My son, Josh, led a leadership seminar with the title “What would Zach do?” Zach is his son. I’m borrowing this title and idea from Josh.

As many of you know, my husband had a stroke. At the time, Zach was preparing for his bar mitzvah. It was to take place in the same synagogue as my husband’s own bar mitzvah celebration 58 years ago. It soon became obvious to all that Howard and I would not be able to go to New York for that occasion. So Zach and his parents had a decision to make. The parents left it up to Zach. Children surprise us. Zach’s reasoning throughout this whole event amazed all of us who know him so well and perhaps, were ready to sell him short. Many adults think: “Kids! What do they know? Kids! What are they capable of?”

Zach thought: “I have only one Saba [grandfather in Hebrew]. He can’t travel here, so we should go there for the bar mitzvah.” This was a big sacrifice, but somehow he didn’t see it that way.

Can we as a community sometimes understand our own decisions and actions in so simple a manner? If they won’t come here, we should go there. It reminds me of Abraham’s decision to move his entire camp so that his nephew’s crew could choose their land and the fighting between sheep herders would stop. There was no arguing about who was correct – no negotiating, no side battles.

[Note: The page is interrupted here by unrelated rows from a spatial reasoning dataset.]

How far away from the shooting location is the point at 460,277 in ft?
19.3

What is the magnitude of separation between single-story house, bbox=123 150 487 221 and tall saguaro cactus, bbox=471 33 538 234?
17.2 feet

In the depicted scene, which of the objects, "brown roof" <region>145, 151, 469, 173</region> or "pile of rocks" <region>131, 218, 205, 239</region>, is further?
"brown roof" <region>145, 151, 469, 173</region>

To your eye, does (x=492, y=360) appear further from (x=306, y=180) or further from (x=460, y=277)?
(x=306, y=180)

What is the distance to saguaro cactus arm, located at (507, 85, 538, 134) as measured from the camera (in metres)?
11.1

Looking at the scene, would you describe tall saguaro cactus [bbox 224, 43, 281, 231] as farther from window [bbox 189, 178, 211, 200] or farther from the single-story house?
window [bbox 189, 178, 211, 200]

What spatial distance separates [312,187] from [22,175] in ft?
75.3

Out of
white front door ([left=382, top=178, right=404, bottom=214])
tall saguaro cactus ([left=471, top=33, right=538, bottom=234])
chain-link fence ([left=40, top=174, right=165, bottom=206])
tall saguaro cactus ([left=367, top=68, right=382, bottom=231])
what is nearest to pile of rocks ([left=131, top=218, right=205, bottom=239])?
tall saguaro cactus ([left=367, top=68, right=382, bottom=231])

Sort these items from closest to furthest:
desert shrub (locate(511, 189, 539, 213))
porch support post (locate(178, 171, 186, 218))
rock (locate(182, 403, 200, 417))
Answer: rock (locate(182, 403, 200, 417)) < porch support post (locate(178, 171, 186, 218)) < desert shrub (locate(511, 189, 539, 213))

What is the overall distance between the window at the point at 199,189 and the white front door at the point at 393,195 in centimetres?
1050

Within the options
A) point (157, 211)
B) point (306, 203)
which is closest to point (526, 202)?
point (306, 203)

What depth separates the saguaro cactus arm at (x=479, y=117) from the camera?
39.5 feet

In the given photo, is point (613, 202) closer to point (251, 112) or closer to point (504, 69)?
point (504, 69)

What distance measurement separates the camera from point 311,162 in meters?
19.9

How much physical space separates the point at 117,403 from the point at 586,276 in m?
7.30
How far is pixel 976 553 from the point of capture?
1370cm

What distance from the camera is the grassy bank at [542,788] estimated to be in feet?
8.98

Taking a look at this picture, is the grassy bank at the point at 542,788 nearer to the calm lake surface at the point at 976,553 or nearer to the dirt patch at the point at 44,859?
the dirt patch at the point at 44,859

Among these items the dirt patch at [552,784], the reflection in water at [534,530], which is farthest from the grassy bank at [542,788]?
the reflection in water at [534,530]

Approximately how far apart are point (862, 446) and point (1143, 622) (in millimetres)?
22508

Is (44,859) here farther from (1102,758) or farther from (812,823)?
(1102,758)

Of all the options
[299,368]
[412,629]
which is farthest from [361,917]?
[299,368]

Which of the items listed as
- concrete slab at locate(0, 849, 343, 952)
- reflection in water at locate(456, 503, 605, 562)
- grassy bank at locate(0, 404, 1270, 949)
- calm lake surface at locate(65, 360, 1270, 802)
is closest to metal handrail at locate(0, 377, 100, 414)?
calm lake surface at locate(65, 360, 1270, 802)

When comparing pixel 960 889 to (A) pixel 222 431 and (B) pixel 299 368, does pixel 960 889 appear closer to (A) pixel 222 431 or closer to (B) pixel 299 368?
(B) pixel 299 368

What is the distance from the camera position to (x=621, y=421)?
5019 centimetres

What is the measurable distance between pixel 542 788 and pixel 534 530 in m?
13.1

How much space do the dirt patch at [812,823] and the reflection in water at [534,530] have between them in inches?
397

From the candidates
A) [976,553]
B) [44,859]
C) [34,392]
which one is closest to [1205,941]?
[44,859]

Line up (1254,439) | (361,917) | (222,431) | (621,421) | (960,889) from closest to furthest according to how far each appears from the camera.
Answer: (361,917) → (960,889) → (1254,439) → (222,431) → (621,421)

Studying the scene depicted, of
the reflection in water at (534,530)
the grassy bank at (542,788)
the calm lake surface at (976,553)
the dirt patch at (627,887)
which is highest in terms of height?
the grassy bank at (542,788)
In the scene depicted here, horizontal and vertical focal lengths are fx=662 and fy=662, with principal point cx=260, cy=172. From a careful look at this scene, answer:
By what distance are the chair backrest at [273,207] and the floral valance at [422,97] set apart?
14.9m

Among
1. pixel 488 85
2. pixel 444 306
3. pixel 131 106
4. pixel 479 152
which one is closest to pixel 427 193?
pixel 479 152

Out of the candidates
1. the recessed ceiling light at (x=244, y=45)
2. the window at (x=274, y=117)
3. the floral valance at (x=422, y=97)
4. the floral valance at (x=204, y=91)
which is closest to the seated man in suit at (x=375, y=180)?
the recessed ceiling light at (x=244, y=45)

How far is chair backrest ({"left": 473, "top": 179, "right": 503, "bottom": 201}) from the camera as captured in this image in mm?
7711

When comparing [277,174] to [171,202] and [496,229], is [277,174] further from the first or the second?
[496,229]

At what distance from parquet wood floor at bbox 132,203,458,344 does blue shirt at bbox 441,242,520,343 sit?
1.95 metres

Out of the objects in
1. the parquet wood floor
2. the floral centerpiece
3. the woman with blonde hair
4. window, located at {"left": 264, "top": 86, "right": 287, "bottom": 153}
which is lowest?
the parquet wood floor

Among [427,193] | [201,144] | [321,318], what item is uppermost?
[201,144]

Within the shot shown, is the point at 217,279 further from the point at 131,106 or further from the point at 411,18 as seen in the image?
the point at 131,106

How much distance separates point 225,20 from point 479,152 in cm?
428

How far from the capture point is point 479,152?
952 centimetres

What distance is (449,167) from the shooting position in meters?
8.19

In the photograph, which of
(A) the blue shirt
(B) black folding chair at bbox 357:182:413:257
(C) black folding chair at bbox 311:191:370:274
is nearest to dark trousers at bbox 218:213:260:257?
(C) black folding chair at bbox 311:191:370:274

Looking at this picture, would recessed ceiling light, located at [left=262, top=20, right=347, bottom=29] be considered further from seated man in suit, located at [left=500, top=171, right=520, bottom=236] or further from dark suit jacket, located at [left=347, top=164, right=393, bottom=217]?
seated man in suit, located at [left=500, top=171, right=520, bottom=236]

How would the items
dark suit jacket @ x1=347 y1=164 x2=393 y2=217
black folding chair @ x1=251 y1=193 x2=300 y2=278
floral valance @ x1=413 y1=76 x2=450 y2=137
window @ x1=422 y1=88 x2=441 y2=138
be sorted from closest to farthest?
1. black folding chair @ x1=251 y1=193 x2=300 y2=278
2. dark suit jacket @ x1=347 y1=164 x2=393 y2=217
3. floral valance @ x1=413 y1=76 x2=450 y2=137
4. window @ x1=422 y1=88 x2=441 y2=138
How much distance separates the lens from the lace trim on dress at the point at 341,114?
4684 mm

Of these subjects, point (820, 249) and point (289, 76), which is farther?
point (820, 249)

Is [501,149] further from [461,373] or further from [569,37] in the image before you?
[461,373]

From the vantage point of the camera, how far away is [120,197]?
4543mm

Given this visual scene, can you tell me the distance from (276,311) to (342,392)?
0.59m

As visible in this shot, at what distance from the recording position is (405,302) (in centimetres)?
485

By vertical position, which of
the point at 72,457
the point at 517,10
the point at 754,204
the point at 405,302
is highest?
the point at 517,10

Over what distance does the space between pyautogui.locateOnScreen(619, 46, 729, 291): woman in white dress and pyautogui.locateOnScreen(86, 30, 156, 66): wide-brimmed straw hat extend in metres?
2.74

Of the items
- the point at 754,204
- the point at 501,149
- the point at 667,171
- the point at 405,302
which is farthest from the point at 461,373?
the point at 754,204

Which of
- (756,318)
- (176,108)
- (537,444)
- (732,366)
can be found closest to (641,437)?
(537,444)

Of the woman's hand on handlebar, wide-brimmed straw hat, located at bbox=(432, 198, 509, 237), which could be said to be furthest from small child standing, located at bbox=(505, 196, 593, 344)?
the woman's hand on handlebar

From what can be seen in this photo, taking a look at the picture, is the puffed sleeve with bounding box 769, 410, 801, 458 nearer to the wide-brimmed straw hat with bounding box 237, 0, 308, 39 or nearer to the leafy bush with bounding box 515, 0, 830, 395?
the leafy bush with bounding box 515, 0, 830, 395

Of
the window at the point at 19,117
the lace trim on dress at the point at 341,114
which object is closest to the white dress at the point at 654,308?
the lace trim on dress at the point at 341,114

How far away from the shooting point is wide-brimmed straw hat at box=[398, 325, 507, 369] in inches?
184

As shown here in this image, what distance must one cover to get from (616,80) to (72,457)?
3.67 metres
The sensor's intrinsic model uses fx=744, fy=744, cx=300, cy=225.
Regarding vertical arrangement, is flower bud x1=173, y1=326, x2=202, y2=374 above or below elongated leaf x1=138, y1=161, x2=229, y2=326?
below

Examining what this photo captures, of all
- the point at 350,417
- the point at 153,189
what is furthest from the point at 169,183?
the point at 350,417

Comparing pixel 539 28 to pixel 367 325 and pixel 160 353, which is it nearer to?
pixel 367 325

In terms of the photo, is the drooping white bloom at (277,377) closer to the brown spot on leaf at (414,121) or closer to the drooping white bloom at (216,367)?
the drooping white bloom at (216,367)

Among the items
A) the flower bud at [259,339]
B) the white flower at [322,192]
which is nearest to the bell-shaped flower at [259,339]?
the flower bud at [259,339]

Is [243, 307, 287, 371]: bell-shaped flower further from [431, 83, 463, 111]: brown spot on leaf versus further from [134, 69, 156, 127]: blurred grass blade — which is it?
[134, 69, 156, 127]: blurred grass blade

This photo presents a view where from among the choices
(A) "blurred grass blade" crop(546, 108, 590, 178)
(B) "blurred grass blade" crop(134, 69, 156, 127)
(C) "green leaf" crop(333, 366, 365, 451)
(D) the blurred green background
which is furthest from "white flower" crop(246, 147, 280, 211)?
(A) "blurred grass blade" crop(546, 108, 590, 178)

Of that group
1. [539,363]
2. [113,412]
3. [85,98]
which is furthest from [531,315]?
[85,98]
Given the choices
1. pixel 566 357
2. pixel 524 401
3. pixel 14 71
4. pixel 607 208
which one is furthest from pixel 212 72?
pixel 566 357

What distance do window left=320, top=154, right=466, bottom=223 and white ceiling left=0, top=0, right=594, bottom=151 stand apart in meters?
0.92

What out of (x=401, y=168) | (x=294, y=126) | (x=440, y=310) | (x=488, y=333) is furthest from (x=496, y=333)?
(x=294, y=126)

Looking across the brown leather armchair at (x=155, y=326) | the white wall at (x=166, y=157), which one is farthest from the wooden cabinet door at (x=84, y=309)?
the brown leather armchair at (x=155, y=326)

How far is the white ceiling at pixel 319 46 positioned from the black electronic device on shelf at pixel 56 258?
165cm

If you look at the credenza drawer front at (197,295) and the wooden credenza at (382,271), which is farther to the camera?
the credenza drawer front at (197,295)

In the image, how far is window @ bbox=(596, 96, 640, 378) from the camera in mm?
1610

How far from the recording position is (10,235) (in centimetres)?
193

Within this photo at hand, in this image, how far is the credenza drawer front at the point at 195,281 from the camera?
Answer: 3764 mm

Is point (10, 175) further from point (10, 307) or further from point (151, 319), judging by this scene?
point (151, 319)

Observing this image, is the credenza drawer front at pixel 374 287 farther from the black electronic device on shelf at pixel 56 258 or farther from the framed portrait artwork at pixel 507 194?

But that wasn’t the end of our story, or even the most poignant leadership moment. On the big day itself, Zach assumed a role no one could have envisioned.

The time came in the Shabbat service for Zach to start reading the Torah. But Saba was not there. We were late. Oy! So Zach told his father: “I came here to share my bar mitzvah with my one grandfather. It makes no sense for me to start before he gets here. Let’s wait.”

 What to do? Could an entire congregation wait?

Howard was their rabbi emeritus, but there is a principle of Jewish law that we don’t place a burden on the entire community (tircha d’tsibburah). How can the service be stopped and everyone be made to wait? So Zach got up to give a speech. He would teach the congregation some of his grandfather’s Torah – the teachings that Howard had taught Zach over the years. An impromptu speech followed. Slowly but surely, with help from others, Zach had his way. Everyone waited until his grandfather arrived and he could start properly.

Aside from bragging, what’s my point?

Zach led the congregation that day with straightforward logic. His ritual passage into Jewish manhood ended up being a real rite of transformation. He demonstrated for us an adult understanding of the purpose of the ritual and celebration. His community centred on family, and for him his grandfather was a central pin. To pull that pin out was to remove a core. We could not. Moreover, he wasn’t shy in front of other rabbis and congregants to state his need and his view. He was Zach, a person with a perspective, and he counted. So he could tell us to wait. And he was right.

Josh used this quote from the late management professor Peter Drucker to further the discourse: “Management is doing things right; leadership is doing the right things.”

In this context, doing things right would have meant continuing services in a timely pattern. That is usually the correct approach, for surely we cannot establish a pattern whereby the congregation waits for latecomers. But leaders recognize those times when doing the right thing requires leaving the secure path of the way things are always done and following a new need.

 In the future, I will ask myself, “What would Zach do” when faced with students whose needs or course work differ from university protocol.

Finally, I must add that while all this was buzzing in my head, I realized that there were narratives in the biblical text that have bothered me because I thought they represented examples of the ends justifying the means. But after this experience, I began to re-examine them in light of Zach, and I now think of many as stories in which the actors did the right thing, instead of doing things correctly.